### DOCUMENT
- - - - -
Dans ma vie personnelle, j’essaye systématiquement de démonter l’obstacle du genre, et je fais pareil dans ma vie professionnelle. Si je fais ce shooting, qui n’est pas un truc sur lequel on m’attend, c’est aussi pour ça et parce que ça me faisait marrer. La misogynie, le sexisme existent dans la musique comme dans tous les domaines professionnels en France, il est là le fond du problème. Et c’est encore plus triste et énervant de voir que, même dans un milieu dit de “culture”, on en soit encore à ce stade.

Après, j’ai la “chance” d’évoluer dans des réseaux plus indépendants, plus underground, où on est quand même plus nombreuses et libres d’y faire la musique que l’on veut. Aussi parce que ce chemin a commencé à être tracé par des filles comme Jennifer Cardini ou Chloé, qui ont compté pour ma génération de meufs, en tout cas dans la musique électronique.

En ce qui concerne la partie LGBT de cette question, je dirais que ma sexualité n’est pas un choix ou un attribut, c’est mon identité, mais ça n’a pas de rapport direct et utile avec la musique que je joue. Ce sont tous les composants de ma personne qui impactent sur ma musique. J’ai des idées politiques arrêtées sur le sujet et je les partage avec les gens autour de moi. Il y a énormément de choses qui me révoltent et j’essaye de les faire changer à mon échelle. Mais quand je joue, je fais de la musique, pas de la politique. Si ce que je suis, ou la manière dont je fais les choses, peuvent positivement influencer les gens autour de moi, alors tant mieux. Mais quand je suis en train de jouer, je ne pense pas à ça, j’essaye juste de faire un bon set et de faire danser les gens.
- - - - -
### EXERCICE 1
Dans le listing, recopiez à l'identique les lignes allant de celle qui contient « Is bbox(244, 120, 264, 129): chair » jusqu'à celle qui contient « When comparing [684,677] », ces deux lignes incluses, sans reprendre les images.
Le document et le listing n'ont aucun lien entre eux.

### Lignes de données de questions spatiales
- - - - -
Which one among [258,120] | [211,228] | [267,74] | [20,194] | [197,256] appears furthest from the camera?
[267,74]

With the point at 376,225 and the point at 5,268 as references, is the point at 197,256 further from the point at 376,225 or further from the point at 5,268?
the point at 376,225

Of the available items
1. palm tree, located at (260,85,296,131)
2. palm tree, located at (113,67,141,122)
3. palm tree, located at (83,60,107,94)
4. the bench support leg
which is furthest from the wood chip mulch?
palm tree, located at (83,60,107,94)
- - - - -
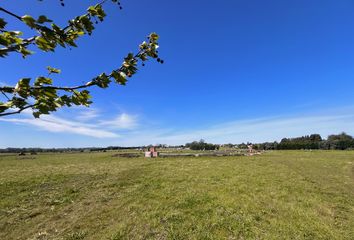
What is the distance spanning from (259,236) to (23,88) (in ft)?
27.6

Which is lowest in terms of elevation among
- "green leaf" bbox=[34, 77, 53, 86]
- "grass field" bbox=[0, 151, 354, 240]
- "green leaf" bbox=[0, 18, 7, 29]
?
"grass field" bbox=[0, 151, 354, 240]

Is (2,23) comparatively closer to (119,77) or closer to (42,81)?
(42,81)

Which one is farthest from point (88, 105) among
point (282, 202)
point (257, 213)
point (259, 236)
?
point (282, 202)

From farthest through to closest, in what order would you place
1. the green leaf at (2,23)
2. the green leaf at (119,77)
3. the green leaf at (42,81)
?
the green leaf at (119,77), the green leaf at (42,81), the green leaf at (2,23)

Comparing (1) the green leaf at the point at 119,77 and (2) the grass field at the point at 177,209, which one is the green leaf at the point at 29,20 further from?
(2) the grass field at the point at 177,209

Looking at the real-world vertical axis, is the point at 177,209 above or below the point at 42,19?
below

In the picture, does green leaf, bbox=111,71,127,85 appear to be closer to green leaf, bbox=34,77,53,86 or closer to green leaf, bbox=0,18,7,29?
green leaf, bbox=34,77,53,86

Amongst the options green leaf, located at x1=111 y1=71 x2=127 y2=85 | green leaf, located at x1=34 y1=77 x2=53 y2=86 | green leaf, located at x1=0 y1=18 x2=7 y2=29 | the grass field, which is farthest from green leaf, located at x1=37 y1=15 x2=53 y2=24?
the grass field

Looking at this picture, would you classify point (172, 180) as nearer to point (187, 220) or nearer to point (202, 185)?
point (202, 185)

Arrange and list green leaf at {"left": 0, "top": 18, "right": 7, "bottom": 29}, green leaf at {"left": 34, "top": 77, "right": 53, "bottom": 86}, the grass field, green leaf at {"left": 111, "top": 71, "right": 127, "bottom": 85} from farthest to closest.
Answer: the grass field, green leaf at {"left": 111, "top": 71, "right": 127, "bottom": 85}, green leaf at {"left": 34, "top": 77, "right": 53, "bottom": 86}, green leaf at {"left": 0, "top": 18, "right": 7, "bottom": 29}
- - - - -
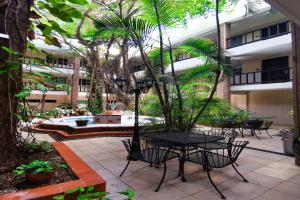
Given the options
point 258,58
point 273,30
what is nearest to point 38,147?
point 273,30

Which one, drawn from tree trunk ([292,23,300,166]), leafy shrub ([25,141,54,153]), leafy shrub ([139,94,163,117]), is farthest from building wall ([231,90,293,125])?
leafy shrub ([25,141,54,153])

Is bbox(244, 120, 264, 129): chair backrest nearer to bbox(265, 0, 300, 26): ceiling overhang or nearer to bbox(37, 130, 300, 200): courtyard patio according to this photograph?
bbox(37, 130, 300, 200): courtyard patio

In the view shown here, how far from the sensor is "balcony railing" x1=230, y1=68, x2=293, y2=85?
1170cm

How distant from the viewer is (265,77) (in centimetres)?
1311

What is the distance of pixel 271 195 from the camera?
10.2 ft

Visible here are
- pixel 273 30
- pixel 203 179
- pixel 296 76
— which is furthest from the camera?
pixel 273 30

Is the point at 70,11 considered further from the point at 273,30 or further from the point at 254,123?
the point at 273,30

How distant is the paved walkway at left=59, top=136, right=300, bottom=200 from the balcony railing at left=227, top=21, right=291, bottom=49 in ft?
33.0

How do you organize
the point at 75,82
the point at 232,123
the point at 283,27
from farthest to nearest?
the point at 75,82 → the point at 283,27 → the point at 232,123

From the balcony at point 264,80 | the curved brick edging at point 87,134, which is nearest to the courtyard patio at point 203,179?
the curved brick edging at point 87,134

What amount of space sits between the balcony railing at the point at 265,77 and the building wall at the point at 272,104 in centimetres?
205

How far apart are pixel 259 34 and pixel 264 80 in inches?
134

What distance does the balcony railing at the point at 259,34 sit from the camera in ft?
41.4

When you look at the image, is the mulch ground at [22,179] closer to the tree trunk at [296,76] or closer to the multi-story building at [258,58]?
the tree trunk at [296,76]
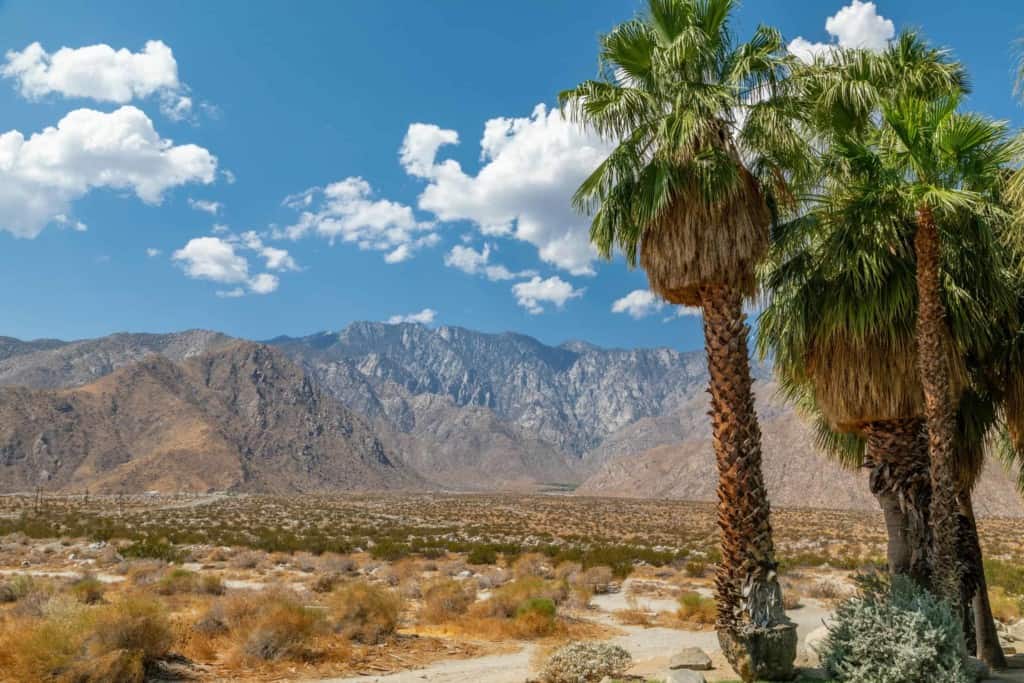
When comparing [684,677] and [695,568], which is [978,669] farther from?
- - - - -
### EXERCICE 2
D'après le document, quelles artistes ont commencé à tracer le chemin dans la musique électronique ?

### RÉPONSE ÉCRITE 1
Is bbox(244, 120, 264, 129): chair backrest nearer to bbox(265, 0, 300, 26): ceiling overhang or nearer to bbox(37, 130, 300, 200): courtyard patio according to this photograph?
bbox(37, 130, 300, 200): courtyard patio

In the view shown here, how far from the sensor is "balcony railing" x1=230, y1=68, x2=293, y2=85?
1170cm

How distant from the viewer is (265,77) (in centimetres)?
1311

What is the distance of pixel 271 195 from the camera?
10.2 ft

Visible here are
- pixel 273 30
- pixel 203 179
- pixel 296 76
— which is furthest from the camera?
pixel 273 30

Is the point at 70,11 considered further from the point at 273,30 or further from the point at 254,123?
the point at 273,30

How distant is the paved walkway at left=59, top=136, right=300, bottom=200 from the balcony railing at left=227, top=21, right=291, bottom=49 in ft?
33.0

How do you organize
the point at 75,82
the point at 232,123
the point at 283,27
from farthest to nearest?
the point at 75,82 → the point at 283,27 → the point at 232,123

From the balcony at point 264,80 | the curved brick edging at point 87,134, which is nearest to the courtyard patio at point 203,179?
the curved brick edging at point 87,134

What amount of space sits between the balcony railing at the point at 265,77 and the building wall at the point at 272,104 in centimetres?
205

How far apart are pixel 259 34 and pixel 264 80 in inches?
134

What distance does the balcony railing at the point at 259,34 sit from the camera in ft?
41.4

When you look at the image, is the mulch ground at [22,179] closer to the tree trunk at [296,76] or closer to the multi-story building at [258,58]?
the tree trunk at [296,76]
When comparing [684,677] and [695,568], which is [978,669] farther from?

### RÉPONSE ÉCRITE 2
Jennifer Cardini et Chloé.